Hyperview was recorded with producer Will Yip, who has worked on the lion’s share of the band’s releases as their producer, recording engineer and their mixer. As well as differing from a stylistic approach, Russin notes that the writing itself was a substantial change from how the quartet – completed by Ned’s twin brother, Ben, on drums, as well as guitarists Jamie Rhoden and Shane Moran – have done things previously. “This is the first record that felt like it was a real collaborative effort in the studio,” he explains. “It really came together while we were all in there and trying to make it work. The other records that we’ve done was simply a matter of having a bunch of songs and wanting to just go in and record them. This time we took a route completely different to that which we’ve gone in the past. When you get out of that, your mentality is really different.”

The band recorded at Studio 4 in Conshohocken, a suburb of Philadelphia, and have gone on record stating that everyone from Dinosaur Jr. to The Beach Boys have served as influences for the album’s directives.
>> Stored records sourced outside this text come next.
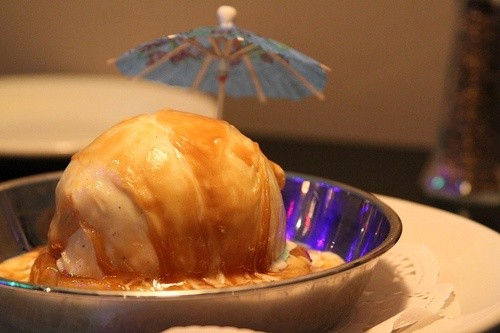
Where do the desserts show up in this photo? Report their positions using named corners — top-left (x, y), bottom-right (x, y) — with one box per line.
top-left (0, 108), bottom-right (349, 292)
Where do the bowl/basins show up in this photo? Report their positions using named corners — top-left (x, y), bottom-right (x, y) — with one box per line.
top-left (0, 174), bottom-right (402, 333)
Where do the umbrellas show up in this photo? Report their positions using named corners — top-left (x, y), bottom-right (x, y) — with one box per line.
top-left (106, 5), bottom-right (331, 120)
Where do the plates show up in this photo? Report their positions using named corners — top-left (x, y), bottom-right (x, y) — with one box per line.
top-left (328, 192), bottom-right (500, 333)
top-left (0, 75), bottom-right (218, 158)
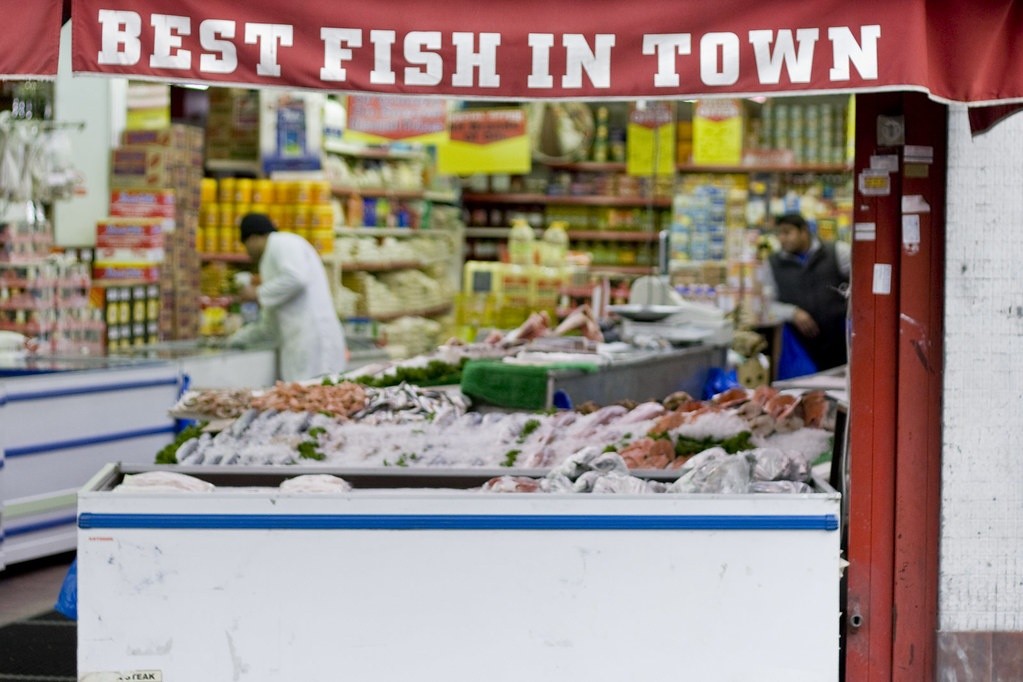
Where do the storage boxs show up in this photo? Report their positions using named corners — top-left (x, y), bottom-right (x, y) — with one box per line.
top-left (84, 126), bottom-right (197, 354)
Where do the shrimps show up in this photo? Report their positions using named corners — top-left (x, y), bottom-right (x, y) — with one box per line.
top-left (180, 375), bottom-right (365, 417)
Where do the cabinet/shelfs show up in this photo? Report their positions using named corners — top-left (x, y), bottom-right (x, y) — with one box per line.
top-left (199, 155), bottom-right (853, 351)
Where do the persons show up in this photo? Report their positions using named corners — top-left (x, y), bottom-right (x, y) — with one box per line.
top-left (751, 212), bottom-right (851, 374)
top-left (236, 211), bottom-right (345, 383)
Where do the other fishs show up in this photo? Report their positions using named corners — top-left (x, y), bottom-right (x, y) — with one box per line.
top-left (173, 406), bottom-right (330, 466)
top-left (348, 379), bottom-right (471, 424)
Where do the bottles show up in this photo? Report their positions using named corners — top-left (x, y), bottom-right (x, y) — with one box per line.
top-left (505, 217), bottom-right (593, 316)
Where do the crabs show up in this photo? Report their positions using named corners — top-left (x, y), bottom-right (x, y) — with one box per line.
top-left (482, 384), bottom-right (826, 491)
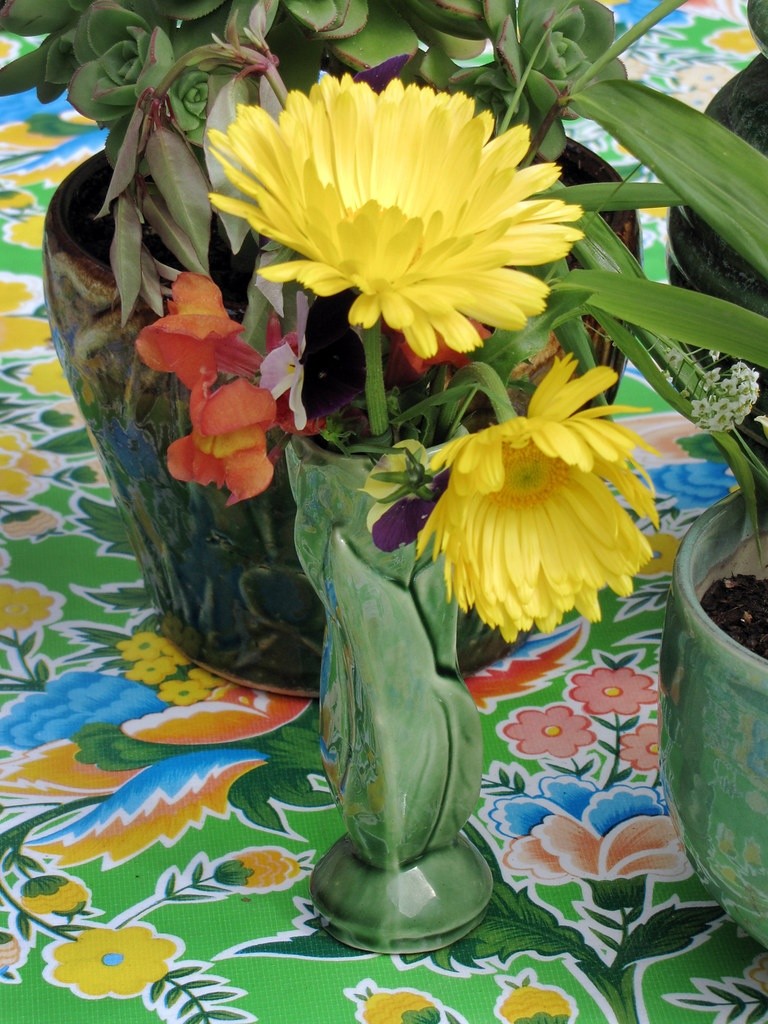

It’s also worth pointing out that the album is the band’s first for their new label, ANTI- Records, home to artists as diverse as Tom Waits, Mavis Staples, The Antlers and Bob Mould. Even with this entire context in consideration, the band still seek to have this context extracted when it comes down to the songs. Title Fight wish to be judged on their music and their music alone.

“For us, a record is for ourselves,” says Russin. “We want it to be our best possible output at the time. We want it to be as true to ourselves as possible, and not let outside influences bare too much power over what we do. It was weird for me, personally. We got into the studio and we knew we were changing direction a bit, and it was a really hectic experience. There was a pressure we had never felt before – there was new label stuff, as well as this uncertainty as to whether anyone would even like it. In a funny way, though, all of that made the songs have the kind of attitude that they have. We had people’s attention – this was us deciding what to do with it.”

Unprompted, Russin delves into his take on the weight of anticipation and expectation that come with the band’s current profile. Having transcended the DIY/underground scene and having scored appearances on bills as notable as Coachella and Reading and Leeds, there are more eyes on the band than ever before. One could certainly view Hyperview as a response to that on several levels, but Russin comes from the standpoint that they would have ended up at the same conclusion regardless of outside influence.

“It’s about proving ourselves,” he says. “Proving we’re capable songwriters, proving that this band can be anything that we make it. This album is an opportunity on a level we’ve never known before. It’s a big thing for us; it’s not lost on us. It’s rough sometimes – it makes you reconsider everything that you’re doing, the decisions that you’re making, the songs that you’re writing, the direction you’re trying to go. That kind of pressure tests the authenticity of what you’re doing. Are you doing it because this is what you want to do, or are you doing this just because you think it’s what’s expected of you?”

So, here we are, within touching distance of Hyperview being released into the great unknown. Although a reaction from every single listener is impossible to gauge, exactly what does Russin
want people to get out of the record?

“I want people to be able to appreciate that aspect of it,” he says, clarifying: “The work that we did. The arrangements, the writing, the re-writings. I would like for people to respect this album as a creative endeavour, to respect all that we did to make this the very best record that we could. At the same time, I really want people to have a guttural response to it.” He pauses, before adding: “I want people to be honest to that.”